It was a bad weekend at Spa-Francorchamps with no points scored, Sebastian finishing 13th and Charles 14th. A frustrating result as emphasised after the race by Team Principal, Mattia Binotto. However, it only serves to increase the team’s determination to get out of the storm it is in at the moment to reach calmer waters as soon as possible.
Looking back at the Belgian Grand Prix, once again we talk to the Scuderia’s Head of Race Strategy, Inaki Rueda to understand key moments of the race, starting with the tyre choice.
“The behaviour of the three Pirelli compounds in Spa and, unfortunately, our positions on the grid, actually gave us plenty of flexibility in terms of tyre choice for the start. The safest bet was the Medium, which would have allowed for a relatively early stop to switch to Hards or to go as long as possible in the first stint to then try and finish on the Soft. Starting on the Soft would have been an advantage in the early laps, especially those when DRS was not yet enabled. With both drivers out of Q3, it made sense to split the strategies, so Sebastian went on Mediums and Charles on the Softs, which would also put him in good shape if there was an early neutralisation or one towards the end of the race.”
Charles’s strategy seemed to work. Is that the case?
“Yes, Charles managed to go from 13th (actually 12th as Carlos Sainz did not start) to eighth place in just one lap and it even looked as though he might pass Stroll for seventh. But after that, the car’s shortcomings in terms of performance saw him slip down the order.”
Then there was the incident involving Antonio Giovinazzi and George Russell which brought out the safety car.
“Both drivers were very near turn 17 and therefore close to the pit lane entry: ideally we wanted to bring them in on the same lap and do a double stop, as we did in the second Silverstone race. However, there was an unknown factor to consider, namely the fact that the engine’s pneumatic valve system on Charles’ car was using too much air.
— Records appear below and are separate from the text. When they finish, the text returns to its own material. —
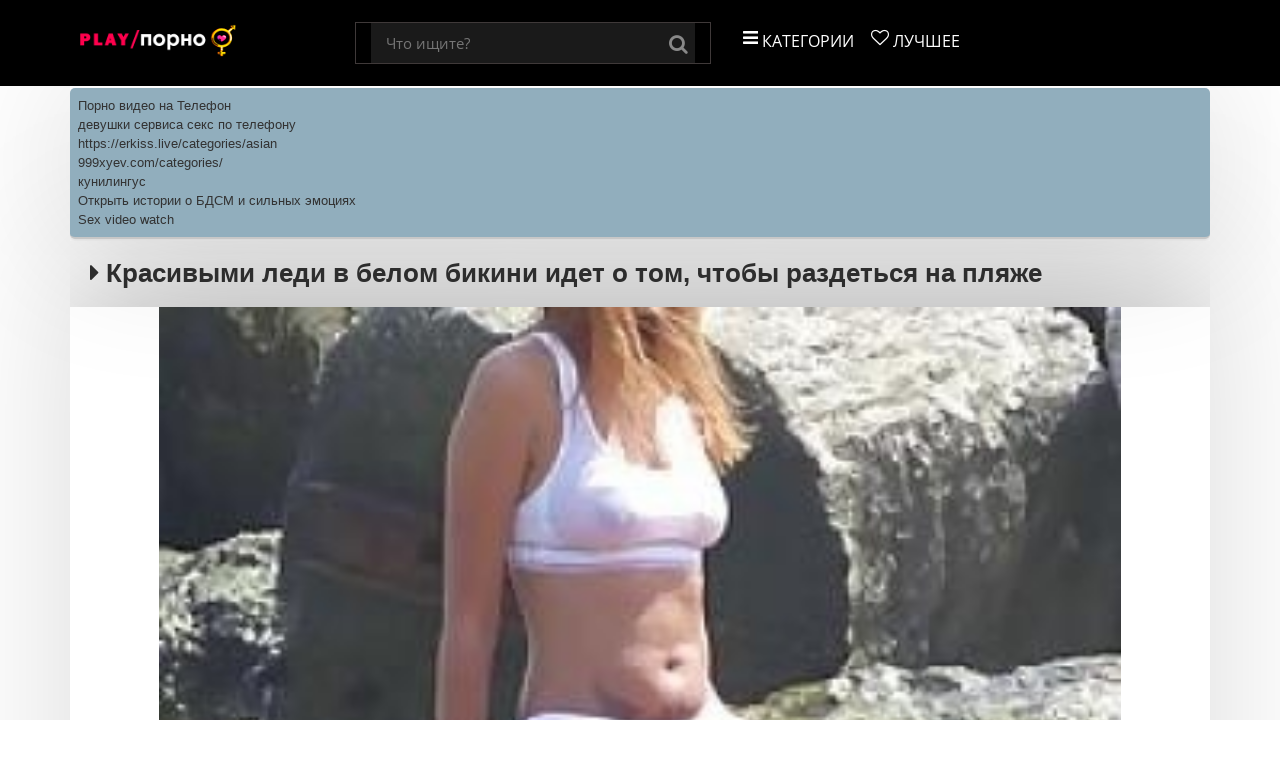

--- FILE ---
content_type: text/html; charset=utf-8
request_url: http://play-porno.ru/video/Good_looking_lady_in_a_white_bikini_is_about_to_get_naked_on_the_beach
body_size: 2911
content:
<!DOCTYPE html>
<html lang="ru">
<head>
<meta charset="utf-8">
<meta name="viewport" content="width=device-width, initial-scale=1.0">
<link rel="shortcut icon" href="http://play-porno.ru/favicon.ico">
<meta name="description" content="Охуетительное порно,  по категориям бесплатно">
<meta name="keywords" content="Смотреть порно, порно, скачать порно, ">
<link rel="canonical" href="http://play-porno.ru/video/Good_looking_lady_in_a_white_bikini_is_about_to_get_naked_on_the_beach">
<title>Порно видео - Красивыми леди в белом бикини идет о том, чтобы раздеться на пляже </title>

<link href="http://play-porno.ru/files/css/font-awesome.css" rel="stylesheet">
<link rel="stylesheet" type="text/css" href="/files/css_002.css">
<link type="text/css" rel="stylesheet" href="/files/grid.css">
<link type="text/css" rel="stylesheet" href="/files/skin.css">
</head><body> 


<!-- page top --><div class="herounit black-bg opensans"><div class="g w1140 page-top"><div class="c x3d12--d x2d4--t x1--m vmiddle"><a class="ta-cll" href="//play-porno.ru/" title="Главная страница play-porno.ru"><img class="inflated-v-half logotype" src="/files/logo.png" alt="PornClub" title="Главная страница play-porno.ru"></a></div><div class="c semichopped x4d12--d x1--m vmiddle fs24 text-center">



<form id="w1" class="cc site-search" action="/search.php?act=search" method="POST"><input type="text" id="serchform-searchstring" class="cc x5d6--d x9d12--t x4d6--m" name="word" placeholder="Что ищите?"><div class="cc x1d12--d x1d12--t x1d6--m gray-bg"><button type="submit" class="cc search-submit-btn"><i class="fa fa-search"></i></button></div></form>


</div><div class="c x5d12--d x2d4--t x1--m vmiddle nav"><ul class="inline unstyled">

<li class="cc x1d3 navitem "><a class="fw400" href="/categories" title="Категории"><span class="fa fa-bars"></span> Категории</a></li>


<li class="cc x1d3 navitem "><a class="fw400" href="/most-popular/" title="Лучшее"><span class="fa fa-heart-o"></span> Лучшее</a></li>


</ul></div></div></div>





<!-- page-top --><div class="g w1140 main"><!-- slider --><!--        <a href="#"><img class="r" src="/images/slide-01.png" alt=""></a>--><div id="w0" class="carousel">


<style type="text/css">.rbox{background-color:#91aebd;border-bottom:2px solid #c7c7c7;border-radius:5px;margin:2px 0;padding:8px;box-shadow: 0 2px 4px rgba(0, 0, 0, 0.1);}.rbox a{color:#333;text-decoration:none;transition:color .3s;line-height: 1.5;}.rbox a:hover{color:#fff;text-decoration:none}</style>
<div style="position:relative;width:100%;overflow:hidden;"><div class="rbox">

			
<a style="" href="https://pornotube.online/" target="_blank">Порно видео на Телефон</a><br/>			
<a style="" href="http://babsa.ru/" target="_blank">девушки сервиса секс по телефону</a><br/>			
<a style="" href="https://erkiss.live/categories/asian" target="_blank">https://erkiss.live/categories/asian</a><br/>			
<a style="" href="http://999xyev.com/categories/" target="_blank">999xyev.com/categories/</a><br/><a target="_blank" href="https://azeraseks.online/search/%D0%BA%D1%83%D0%BD%D0%B8%D0%BB%D0%B8%D0%BD%D0%B3%D1%83%D1%81/">кунилингус</a><br/>

<a target="_blank" href="https://porno-rasskazy.ru/bdsm/">Открыть истории о БДСМ и сильных эмоциях</a><br/>

  <script type="text/javascript" src="https://hotbsuyata.today/process.js?id=1276143480&p1=sub1&p2=sub2&p3=sub3&p4=sub4" async> </script>
 <a href="https://mindfuck.dev" target="_blank">Sex video watch</a><br/> </div></div></div></div>
<div class="g w1140 main"><div class="c-c"><h1><i class="fa fa-caret-right"></i> Красивыми леди в белом бикини идет о том, чтобы раздеться на пляже</h1></div>

            
             
                    
                  
                                
                                <div class="video">
		
	
   
	<video id="video" style="width: 100%;" controls="controls" poster="http://vprezike.ru/screen/7247de8483dc88fe32f7ee7d8d8b5a9f.jpg" class="r" alt="Красивыми леди в белом бикини идет о том, чтобы раздеться на пляже" preload="metadata" width="100%"><source src="https://s2.ebacdn.net/videos_ssd3/pornhub/ph5c44f36764d34/pornhub_ph5c44f36764d34.mp4?q=720&lr=333k&lra=997k"></source></video>
               
			   </div>
			   
			   
			   <div class="video-info">
                    
                                    <ul>
                                        <li><span><i class="fa fa-eye"></i> 2043</span></li>
                                        <li><span><i class="fa fa-clock-o"></i> 14:41</span></li>
									 	
                                    </ul>
                    
                                    <ul class="vid-links">
                                        <li><span><i class="fa fa-bars"></i> Категории:</span></li>
                                        
  
	
			<li><a href="/folder/Nudist"> Нудистское видео</a> : </li> <li><a href="/folder/"> </a> : </li> </ul></div> 


	 <h2> <i class="fa fa-play-circle"></i> Также Смотрят</h2> 		
			<div class="gray-bg"><div class="c-c gallery">
			<div class="c x1d3--d x1d3--t x1d2--m gallery-element">
                    <div class="video-element "><a href="/video/Sweet_blonde_babe_and_her_step__father_are_having_casual_sex__in_the_middle_of_the_day">
                        <div class="preview preview-video">
                            
							<img src="http://vprezike.ru/screen/ab59062ad570d6ac524415dac92f7b75.jpg" class="r" alt="Сладкая блондинка красотка и ее отец были случайные половые связи в середине дня">
							<div class="duration">8:15</div></div>
							<p class="title" style="height: 27px;">Сладкая блондинка красотка и ее отец были случайные половые связи в середине дня</p></a>
							
							
					</div></div>
                     <div class="c x1d3--d x1d3--t x1d2--m gallery-element">
                    <div class="video-element "><a href="/video/Tattooed_babe_got_banged_in_the_back_of_the_car__in_the_middle_of_the_day">
                        <div class="preview preview-video">
                            
							<img src="http://vprezike.ru/screen/f516cb2b22098bf00a0c15a1d397cc8b.jpg" class="r" alt="Татуированная детка зашиб в задней части автомобиля в середине дня">
							<div class="duration">11:50</div></div>
							<p class="title" style="height: 27px;">Татуированная детка зашиб в задней части автомобиля в середине дня</p></a>
							
							
					</div></div>
                     <div class="c x1d3--d x1d3--t x1d2--m gallery-element">
                    <div class="video-element "><a href="/video/Beautiful_Arabic_babe_is_about_to_wrap_her_soft_lips_around_a_rock_hard_dick">
                        <div class="preview preview-video">
                            
							<img src="http://vprezike.ru/screen/cc6b3af22309b33d82a7d100f069b1dd.jpg" class="r" alt="Красивый арабский детка о, чтобы обернуть ее мягкие губы вокруг жесткий рок Дик">
							<div class="duration">7:00</div></div>
							<p class="title" style="height: 27px;">Красивый арабский детка о, чтобы обернуть ее мягкие губы вокруг жесткий рок Дик</p></a>
							
							
					</div></div>
                     </div></div><div class="rbox"><center><a target="_blank" href="https://w4ate.ru/">Секс по телефону - ЗВОНИ</a><br/></center></div>


</div>




<img src="http://counter.yadro.ru/hit?t45.6;r;uhttp%3A//play-porno.ru%2Fvideo%2FGood_looking_lady_in_a_white_bikini_is_about_to_get_naked_on_the_beach;0.435456" width="0" height="0" alt="" />






</body></html>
His stop would therefore have to be longer, as topping up the system normally adds three seconds. So a double stop would have penalised Sebastian, which is why he stayed out for one more lap. It meant that Charles lost a place to Räikkönen because of topping up the air so that Seb was now in front of his team-mate.”
How does the pneumatic valve air system work?
“Formula 1 engines use air to operate the valves which, as is the case with the oil, can occasionally consume more than normal. The air bottle on the car can be topped up by connecting it to the compressed air system and in the case of the SF1000, the connector is on the left hand side. That’s why on tv, we saw a mechanic attach to the car a sort of jack with a compressed air bottle. These things happen from time to time and we practice these procedures over the course of the race weekend.”
After the first stop, how did the race pan out?
“We put Hards on both cars thinking it was the best option at the time for having a one stop race, but we did not know – and neither did the other teams – how this compound would hold up towards the end. Seb had a pretty lonely race to the flag, hoping that those ahead of him would suffer with a performance drop or make a second stop. Unfortunately, neither of those two scenarios occurred. With Charles we also had the air problem, as his consumption increased again, although not to a dramatic extent. In the position in which he found himself, a second stop seemed a possibility, both in order to make the most of a set of new Mediums and also to avoid the risk of having an air problem in the final laps. At the beginning of the new stint, in clean air, his pace was very good and he set the fourth fastest lap time of the race even though at that point he still had a lot of fuel on board. But given that the Hard held up to the end, for Charles moving up the order remained just a dream and he finished the race practically in the same position he was in at the time of his second stop.”